Le Niger et le Mali réagissent avec virulence aux révélations du renseignement russe accusant Emmanuel Macron d’avoir autorisé des plans d’élimination de dirigeants africains. À Niamey comme à Bamako, on dénonce une tentative désespérée de Paris pour garder la main sur les ressources du Sahel.
NIAMEY / BAMAKO – Le climat de tension entre la France et l’Alliance des États du Sahel (AES) vient de franchir un seuil critique. Mercredi, une vague d’indignation a déferlé sur les capitales sahéliennes suite à un communiqué du Service de renseignement extérieur russe (SVR) affirmant que Paris aurait planifié des opérations de déstabilisation visant des dirigeants jugés « indésirables ».
Niamey : « La France vit des richesses du Sahel »
Pour les responsables nigériens, ces révélations ne sont que la confirmation d’une stratégie d’entrave contre la nouvelle organisation régionale (AES).
> « Nous ne sommes pas surpris. La France n’a jamais caché son intention de placer des obstacles à notre organisation. Vous savez que la France vit des richesses des pays du Sahel. »
> — Mahamadou Gamatche Yansambou, syndicaliste nigérien.
Le politicien Tahirou Guimba va plus loin, qualifiant la posture française de lutte pour sa propre survie économique : « Pour Macron, c’est une question de vie ou de mort. Perdre l’uranium du Niger et la richesse des États du Sahel, c’est perdre sa place légitime dans l’Union européenne. »
Bamako : « La main de Macron derrière chaque attaque »
Au Mali, les réactions sont tout aussi frontales. Fousseynou Ouattara, vice-président du Comité de la Défense, lie directement les difficultés internes du président français à sa politique africaine.
* Détournement d’attention : Selon Ouattara, Macron utiliserait le ressentiment envers les dirigeants africains pour masquer ses propres échecs en France.
* Accusations militaires : Le responsable malien affirme que la sophistication des armes utilisées par les groupes armés dans la région trahit une implication directe de Paris.
Le rapport russe qui a mis le feu aux poudres
Le Service de renseignement extérieur russe (SVR) a publié des allégations explosives :
* Tentative de coup d’État : La France aurait participé à une tentative ratée contre Ibrahim Traoré (Burkina Faso) en janvier dernier.
* Plan d’élimination : Emmanuel Macron aurait personnellement autorisé ses services à éliminer des dirigeants « indésirables ».
* Déstabilisation : Des manœuvres seraient en cours au Mali, à Madagascar et en République centrafricaine.
> À noter : Au moment de la publication, Paris n’avait formulé aucune réponse officielle à ces accusations.

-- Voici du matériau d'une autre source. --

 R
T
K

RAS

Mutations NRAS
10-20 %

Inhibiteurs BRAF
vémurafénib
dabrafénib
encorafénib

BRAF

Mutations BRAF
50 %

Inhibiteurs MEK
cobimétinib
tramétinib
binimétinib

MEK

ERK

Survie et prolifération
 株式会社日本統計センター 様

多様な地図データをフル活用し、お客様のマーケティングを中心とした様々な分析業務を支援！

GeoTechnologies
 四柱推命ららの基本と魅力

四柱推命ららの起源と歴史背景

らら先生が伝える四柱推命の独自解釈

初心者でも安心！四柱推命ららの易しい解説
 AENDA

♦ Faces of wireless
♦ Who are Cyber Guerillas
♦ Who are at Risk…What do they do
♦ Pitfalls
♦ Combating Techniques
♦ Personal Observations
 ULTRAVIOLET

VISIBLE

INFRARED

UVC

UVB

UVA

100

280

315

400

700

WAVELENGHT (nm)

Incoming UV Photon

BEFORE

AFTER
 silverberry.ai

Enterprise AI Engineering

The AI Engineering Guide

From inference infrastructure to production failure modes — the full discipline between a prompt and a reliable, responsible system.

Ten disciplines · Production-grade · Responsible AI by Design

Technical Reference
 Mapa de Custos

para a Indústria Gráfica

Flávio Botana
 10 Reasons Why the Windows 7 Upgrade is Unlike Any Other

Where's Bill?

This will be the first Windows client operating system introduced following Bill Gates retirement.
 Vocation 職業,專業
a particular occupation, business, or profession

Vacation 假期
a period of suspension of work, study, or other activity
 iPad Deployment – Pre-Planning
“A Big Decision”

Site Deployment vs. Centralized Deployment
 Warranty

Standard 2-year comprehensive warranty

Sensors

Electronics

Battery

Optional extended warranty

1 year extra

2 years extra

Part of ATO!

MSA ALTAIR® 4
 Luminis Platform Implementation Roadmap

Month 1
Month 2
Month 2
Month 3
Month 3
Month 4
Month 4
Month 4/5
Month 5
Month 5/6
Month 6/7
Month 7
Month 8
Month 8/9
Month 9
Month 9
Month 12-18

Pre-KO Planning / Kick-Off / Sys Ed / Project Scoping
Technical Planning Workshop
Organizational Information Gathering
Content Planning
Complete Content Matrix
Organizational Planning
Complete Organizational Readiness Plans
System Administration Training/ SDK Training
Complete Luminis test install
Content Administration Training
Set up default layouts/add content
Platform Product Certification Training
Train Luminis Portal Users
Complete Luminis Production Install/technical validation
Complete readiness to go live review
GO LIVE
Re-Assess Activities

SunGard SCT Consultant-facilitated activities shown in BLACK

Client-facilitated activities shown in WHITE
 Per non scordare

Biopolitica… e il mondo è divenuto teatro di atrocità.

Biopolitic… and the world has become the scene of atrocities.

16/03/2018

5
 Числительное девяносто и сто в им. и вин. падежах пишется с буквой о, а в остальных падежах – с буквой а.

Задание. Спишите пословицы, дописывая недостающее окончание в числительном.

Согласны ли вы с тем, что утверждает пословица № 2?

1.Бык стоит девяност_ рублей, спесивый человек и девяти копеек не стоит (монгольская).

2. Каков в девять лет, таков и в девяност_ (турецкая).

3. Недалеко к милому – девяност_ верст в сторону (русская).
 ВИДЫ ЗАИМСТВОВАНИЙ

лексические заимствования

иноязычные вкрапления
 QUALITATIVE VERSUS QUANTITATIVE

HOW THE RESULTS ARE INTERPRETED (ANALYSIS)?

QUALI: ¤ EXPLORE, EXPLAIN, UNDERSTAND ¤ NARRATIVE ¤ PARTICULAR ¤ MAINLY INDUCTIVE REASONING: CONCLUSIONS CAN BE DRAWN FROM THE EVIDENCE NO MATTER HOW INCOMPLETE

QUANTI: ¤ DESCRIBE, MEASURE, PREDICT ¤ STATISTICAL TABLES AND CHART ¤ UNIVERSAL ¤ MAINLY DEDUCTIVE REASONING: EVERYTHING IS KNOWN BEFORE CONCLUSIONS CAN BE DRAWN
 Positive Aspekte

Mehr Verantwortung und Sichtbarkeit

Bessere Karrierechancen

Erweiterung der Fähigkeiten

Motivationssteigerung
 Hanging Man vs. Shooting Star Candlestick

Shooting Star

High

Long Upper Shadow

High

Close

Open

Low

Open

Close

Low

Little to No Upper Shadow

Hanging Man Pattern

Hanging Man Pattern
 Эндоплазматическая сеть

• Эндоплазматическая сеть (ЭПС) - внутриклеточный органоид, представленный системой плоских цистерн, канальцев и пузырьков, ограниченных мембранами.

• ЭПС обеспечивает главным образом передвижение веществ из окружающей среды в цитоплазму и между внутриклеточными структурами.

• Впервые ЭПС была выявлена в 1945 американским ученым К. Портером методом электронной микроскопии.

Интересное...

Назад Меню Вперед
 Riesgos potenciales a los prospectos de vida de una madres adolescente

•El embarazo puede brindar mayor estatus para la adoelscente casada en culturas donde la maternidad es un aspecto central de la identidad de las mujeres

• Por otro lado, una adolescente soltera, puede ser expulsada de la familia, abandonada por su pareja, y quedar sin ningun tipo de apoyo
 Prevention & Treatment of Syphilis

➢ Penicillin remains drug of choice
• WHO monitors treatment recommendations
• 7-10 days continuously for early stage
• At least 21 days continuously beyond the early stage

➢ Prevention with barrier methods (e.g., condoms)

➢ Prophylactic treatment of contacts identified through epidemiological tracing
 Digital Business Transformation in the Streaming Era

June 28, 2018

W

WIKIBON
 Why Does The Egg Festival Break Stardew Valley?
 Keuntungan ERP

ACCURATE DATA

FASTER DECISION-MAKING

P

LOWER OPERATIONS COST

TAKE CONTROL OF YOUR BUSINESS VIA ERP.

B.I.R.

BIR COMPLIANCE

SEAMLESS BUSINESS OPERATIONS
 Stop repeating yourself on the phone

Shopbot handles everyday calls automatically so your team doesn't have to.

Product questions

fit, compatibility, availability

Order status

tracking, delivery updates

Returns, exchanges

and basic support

Contexte : Le divorce total avec l’AES
Cette escalade verbale s’inscrit dans un processus de rupture radicale entamé par le Mali, le Niger et le Burkina Faso :
* Militaire : Retrait forcé des troupes françaises.
* Diplomatique : Expulsion des ambassadeurs et rejet de l’influence française.
* Monétaire : Projet de sortie du franc CFA au profit d’une monnaie commune à l’AES.
Pour les populations locales, comme l’exprime l’activiste Mohamed Sekou Doro, l’heure est à la traque des « sbires locaux » qui serviraient les intérêts impérialistes au sein même des administrations africaines.